= Turkish Economic and Social Studies Foundation =

Non-governmental think tank

The Turkish Economic and Social Studies Foundation (Türkiye Ekonomik ve Sosyal Etüdler Vakfı, TESEV) is an Istanbul-based think tank that conducts research on social, political, and economic issues in Turkey. TESEV is an independent, non-governmental think tank that conducts research on social, political, and economic policy issues in Turkey. According to the Le Monde Diplomatique, the organization has been described as promoting liberal economic views that are critical of extensive state intervention.

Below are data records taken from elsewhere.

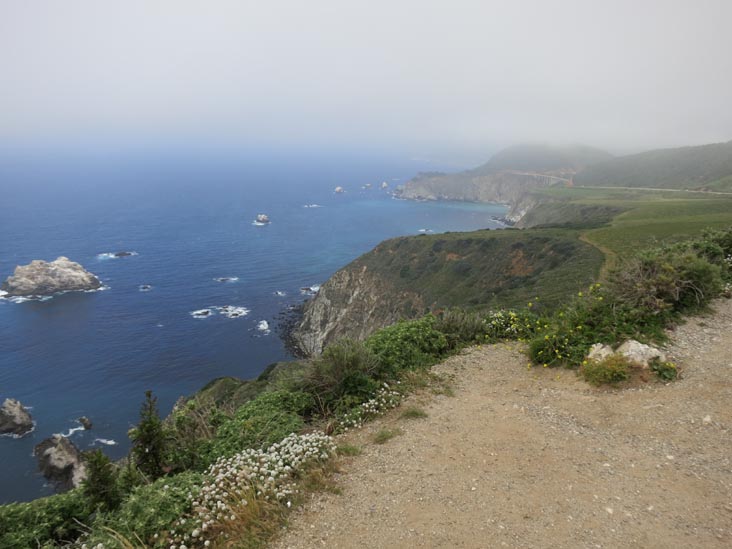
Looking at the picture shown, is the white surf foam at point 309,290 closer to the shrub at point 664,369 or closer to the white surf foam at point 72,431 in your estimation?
the white surf foam at point 72,431

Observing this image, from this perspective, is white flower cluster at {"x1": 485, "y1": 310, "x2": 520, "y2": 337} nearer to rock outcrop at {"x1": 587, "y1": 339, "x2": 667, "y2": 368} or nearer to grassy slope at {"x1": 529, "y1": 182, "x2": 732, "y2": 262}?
rock outcrop at {"x1": 587, "y1": 339, "x2": 667, "y2": 368}

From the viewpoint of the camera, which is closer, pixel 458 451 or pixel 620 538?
pixel 620 538

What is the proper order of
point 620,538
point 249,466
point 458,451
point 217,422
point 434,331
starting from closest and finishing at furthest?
point 620,538
point 249,466
point 458,451
point 217,422
point 434,331

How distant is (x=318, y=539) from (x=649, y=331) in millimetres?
8949

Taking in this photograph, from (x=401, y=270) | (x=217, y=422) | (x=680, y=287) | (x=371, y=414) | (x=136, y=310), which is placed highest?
(x=680, y=287)

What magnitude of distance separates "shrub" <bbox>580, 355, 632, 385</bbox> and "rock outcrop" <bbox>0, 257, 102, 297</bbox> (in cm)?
9538

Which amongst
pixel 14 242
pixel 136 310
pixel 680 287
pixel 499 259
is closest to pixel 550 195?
pixel 499 259

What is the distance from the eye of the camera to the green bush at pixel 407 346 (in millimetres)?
10250

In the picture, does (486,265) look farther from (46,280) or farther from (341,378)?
(46,280)

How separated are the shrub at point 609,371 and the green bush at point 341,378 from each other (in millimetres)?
4830

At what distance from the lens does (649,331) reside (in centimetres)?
959

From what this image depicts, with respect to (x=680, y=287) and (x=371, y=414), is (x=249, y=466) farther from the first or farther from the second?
(x=680, y=287)

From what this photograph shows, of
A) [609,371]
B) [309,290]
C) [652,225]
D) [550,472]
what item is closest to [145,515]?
[550,472]

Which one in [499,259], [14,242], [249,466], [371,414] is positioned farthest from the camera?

The foundation, established in 1994 by more than two hundred academics, bureaucrats, businesspeople, executives, industrialists, journalists, trade union leaders and professionals, traces its origins to the Economic and Social Studies Conference Board (Turkish: Ekonomik ve Sosyal Etüdler Konferans Heyeti), founded in 1961 under the leadership of Nejat Eczacıbaşı.

By opening new channels for policy-oriented dialogue and research, TESEV aims to promote the role of civil society in the democratic process and seeks to share its research findings with the widest possible audience. In order to do so, TESEV organizes regular seminars and conferences, bringing together specialists and policymakers from Turkey and abroad to discuss issues of current concern. It releases project reports, books, pamphlets, policy watch briefings and seminar proceedings aimed at general readership.

TESEV focuses on the most urgent and important policy questions facing Turkey and its neighbourhood in the new century. Program areas are grouped under three headings: Democratization, Foreign Policy and Good Governance.

Some of the most remarkable of TESEV's work have been on the issues of Islam and democracy, combating corruption, state reform, and transparency and accountability. Among the ongoing project areas are security sector reform, minorities and citizenship rights, transparency and strengthening civil society as well as Cyprus, Middle East and North Africa, and Turkey and European Union relations.